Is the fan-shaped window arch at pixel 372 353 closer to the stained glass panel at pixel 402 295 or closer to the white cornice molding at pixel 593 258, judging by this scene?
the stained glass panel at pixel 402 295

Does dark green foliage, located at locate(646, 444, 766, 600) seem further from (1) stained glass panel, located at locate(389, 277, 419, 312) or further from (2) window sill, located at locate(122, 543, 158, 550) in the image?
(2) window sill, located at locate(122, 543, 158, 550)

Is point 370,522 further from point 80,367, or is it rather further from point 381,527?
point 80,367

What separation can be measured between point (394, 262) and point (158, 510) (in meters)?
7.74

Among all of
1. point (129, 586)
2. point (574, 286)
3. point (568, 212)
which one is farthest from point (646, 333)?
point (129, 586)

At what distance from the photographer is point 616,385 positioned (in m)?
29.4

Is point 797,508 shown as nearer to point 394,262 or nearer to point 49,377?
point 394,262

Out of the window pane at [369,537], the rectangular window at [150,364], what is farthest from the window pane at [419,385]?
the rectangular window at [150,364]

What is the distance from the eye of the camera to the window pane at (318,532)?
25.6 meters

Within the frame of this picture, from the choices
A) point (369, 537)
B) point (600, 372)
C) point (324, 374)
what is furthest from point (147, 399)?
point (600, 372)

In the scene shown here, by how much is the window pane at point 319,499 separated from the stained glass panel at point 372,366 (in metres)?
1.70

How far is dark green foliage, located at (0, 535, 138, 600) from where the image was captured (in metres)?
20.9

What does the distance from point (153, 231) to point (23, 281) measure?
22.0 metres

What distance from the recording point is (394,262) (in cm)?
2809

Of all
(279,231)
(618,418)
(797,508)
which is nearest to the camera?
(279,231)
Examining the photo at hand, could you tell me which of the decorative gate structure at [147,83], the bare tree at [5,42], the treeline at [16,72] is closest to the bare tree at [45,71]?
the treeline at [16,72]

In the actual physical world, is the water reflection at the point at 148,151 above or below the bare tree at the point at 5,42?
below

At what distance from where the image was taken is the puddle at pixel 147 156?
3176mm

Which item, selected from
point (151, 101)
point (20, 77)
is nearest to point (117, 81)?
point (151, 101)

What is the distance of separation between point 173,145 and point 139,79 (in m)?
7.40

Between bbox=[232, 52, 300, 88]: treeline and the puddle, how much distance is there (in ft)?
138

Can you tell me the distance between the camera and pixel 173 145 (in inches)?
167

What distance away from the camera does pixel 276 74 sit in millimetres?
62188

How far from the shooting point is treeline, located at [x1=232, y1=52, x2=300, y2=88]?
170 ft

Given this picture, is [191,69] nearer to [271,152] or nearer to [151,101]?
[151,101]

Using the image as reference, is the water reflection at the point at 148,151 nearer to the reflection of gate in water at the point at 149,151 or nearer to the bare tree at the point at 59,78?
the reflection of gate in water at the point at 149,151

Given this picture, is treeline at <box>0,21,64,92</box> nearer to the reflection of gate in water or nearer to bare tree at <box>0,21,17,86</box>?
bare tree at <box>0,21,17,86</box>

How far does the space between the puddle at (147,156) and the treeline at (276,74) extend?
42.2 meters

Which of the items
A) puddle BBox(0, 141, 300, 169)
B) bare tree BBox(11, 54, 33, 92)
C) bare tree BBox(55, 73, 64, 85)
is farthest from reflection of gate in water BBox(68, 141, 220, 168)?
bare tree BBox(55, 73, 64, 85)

* * * * * * *

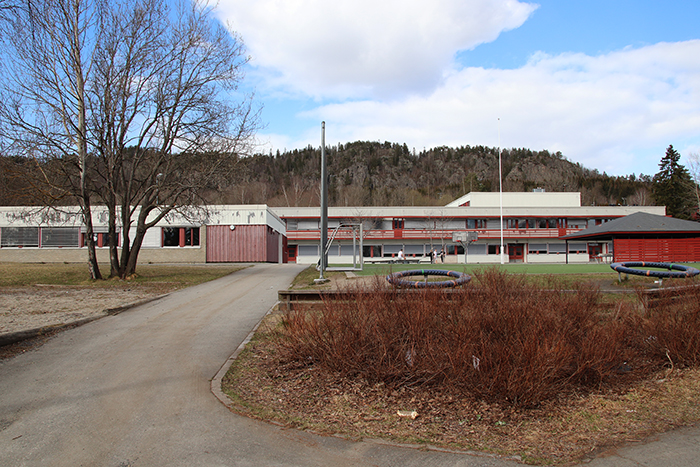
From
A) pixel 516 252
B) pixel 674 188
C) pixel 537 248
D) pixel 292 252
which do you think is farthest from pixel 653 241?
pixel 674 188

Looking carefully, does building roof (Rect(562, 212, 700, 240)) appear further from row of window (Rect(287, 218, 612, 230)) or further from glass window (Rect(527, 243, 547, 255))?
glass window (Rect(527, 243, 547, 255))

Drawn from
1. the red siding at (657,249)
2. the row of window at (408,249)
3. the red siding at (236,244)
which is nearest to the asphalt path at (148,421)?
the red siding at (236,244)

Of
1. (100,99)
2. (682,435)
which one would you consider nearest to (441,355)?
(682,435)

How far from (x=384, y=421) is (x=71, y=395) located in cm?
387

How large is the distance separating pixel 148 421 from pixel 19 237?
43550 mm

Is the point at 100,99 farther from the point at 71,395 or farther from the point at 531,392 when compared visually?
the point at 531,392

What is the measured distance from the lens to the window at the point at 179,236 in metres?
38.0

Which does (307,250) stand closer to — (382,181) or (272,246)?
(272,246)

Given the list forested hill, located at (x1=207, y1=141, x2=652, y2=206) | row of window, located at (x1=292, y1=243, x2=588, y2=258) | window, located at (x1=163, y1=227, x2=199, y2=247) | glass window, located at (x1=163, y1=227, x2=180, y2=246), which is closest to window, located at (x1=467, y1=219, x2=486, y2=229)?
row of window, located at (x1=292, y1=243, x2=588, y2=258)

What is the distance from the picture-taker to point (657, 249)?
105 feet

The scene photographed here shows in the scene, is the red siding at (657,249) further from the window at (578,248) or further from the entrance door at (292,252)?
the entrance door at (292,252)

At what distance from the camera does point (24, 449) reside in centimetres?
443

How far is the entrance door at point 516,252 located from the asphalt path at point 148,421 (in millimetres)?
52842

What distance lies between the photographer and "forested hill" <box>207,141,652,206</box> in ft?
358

* * * * * * *

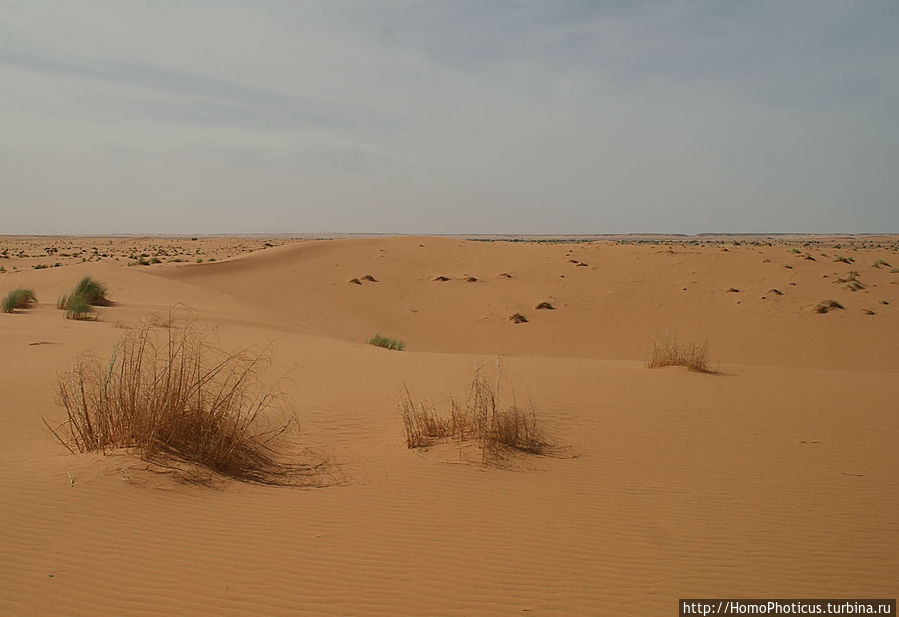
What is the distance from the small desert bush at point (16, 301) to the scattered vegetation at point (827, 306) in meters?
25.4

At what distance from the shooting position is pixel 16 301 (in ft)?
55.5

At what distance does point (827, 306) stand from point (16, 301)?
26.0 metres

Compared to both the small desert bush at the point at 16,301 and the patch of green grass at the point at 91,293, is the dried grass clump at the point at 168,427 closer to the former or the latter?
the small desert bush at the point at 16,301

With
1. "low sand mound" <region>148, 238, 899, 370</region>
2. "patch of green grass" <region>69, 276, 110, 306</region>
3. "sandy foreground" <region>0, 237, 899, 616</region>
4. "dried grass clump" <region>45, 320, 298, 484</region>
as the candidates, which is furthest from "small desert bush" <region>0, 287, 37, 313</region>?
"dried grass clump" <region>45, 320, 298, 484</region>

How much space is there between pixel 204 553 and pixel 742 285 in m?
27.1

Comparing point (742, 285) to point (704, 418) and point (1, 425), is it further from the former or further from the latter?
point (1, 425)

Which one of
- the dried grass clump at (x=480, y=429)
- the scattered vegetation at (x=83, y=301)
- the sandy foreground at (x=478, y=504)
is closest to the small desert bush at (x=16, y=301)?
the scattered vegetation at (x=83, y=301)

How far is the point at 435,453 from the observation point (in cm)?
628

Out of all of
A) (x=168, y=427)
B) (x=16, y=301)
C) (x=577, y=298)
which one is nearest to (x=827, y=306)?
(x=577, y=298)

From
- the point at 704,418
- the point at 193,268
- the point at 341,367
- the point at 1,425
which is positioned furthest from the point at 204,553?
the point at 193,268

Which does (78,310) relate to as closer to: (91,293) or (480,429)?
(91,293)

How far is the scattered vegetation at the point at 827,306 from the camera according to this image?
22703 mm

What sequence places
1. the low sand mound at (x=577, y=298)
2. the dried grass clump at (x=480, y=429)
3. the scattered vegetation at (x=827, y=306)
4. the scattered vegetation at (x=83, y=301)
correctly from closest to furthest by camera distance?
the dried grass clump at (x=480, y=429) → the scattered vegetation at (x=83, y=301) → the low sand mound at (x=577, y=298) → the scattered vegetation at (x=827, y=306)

* * * * * * *

* [WHAT IS REQUIRED]
Update the data from the line with "Which does (78,310)" up to and including the line with "the dried grass clump at (x=480, y=429) →" by putting "viewer" in place of "camera", and leave everything else the same. Return only those lines.

* [RESPONSE FOR THIS EXERCISE]
Which does (78,310) relate to as closer to: (91,293) or (480,429)?
(91,293)

How far is the scattered vegetation at the point at 827,306 from the viewer according to this image?
22703 mm

What sequence places
1. the low sand mound at (x=577, y=298)
2. the dried grass clump at (x=480, y=429)
3. the scattered vegetation at (x=827, y=306)
4. the scattered vegetation at (x=83, y=301)
correctly from closest to furthest by viewer distance?
the dried grass clump at (x=480, y=429) → the scattered vegetation at (x=83, y=301) → the low sand mound at (x=577, y=298) → the scattered vegetation at (x=827, y=306)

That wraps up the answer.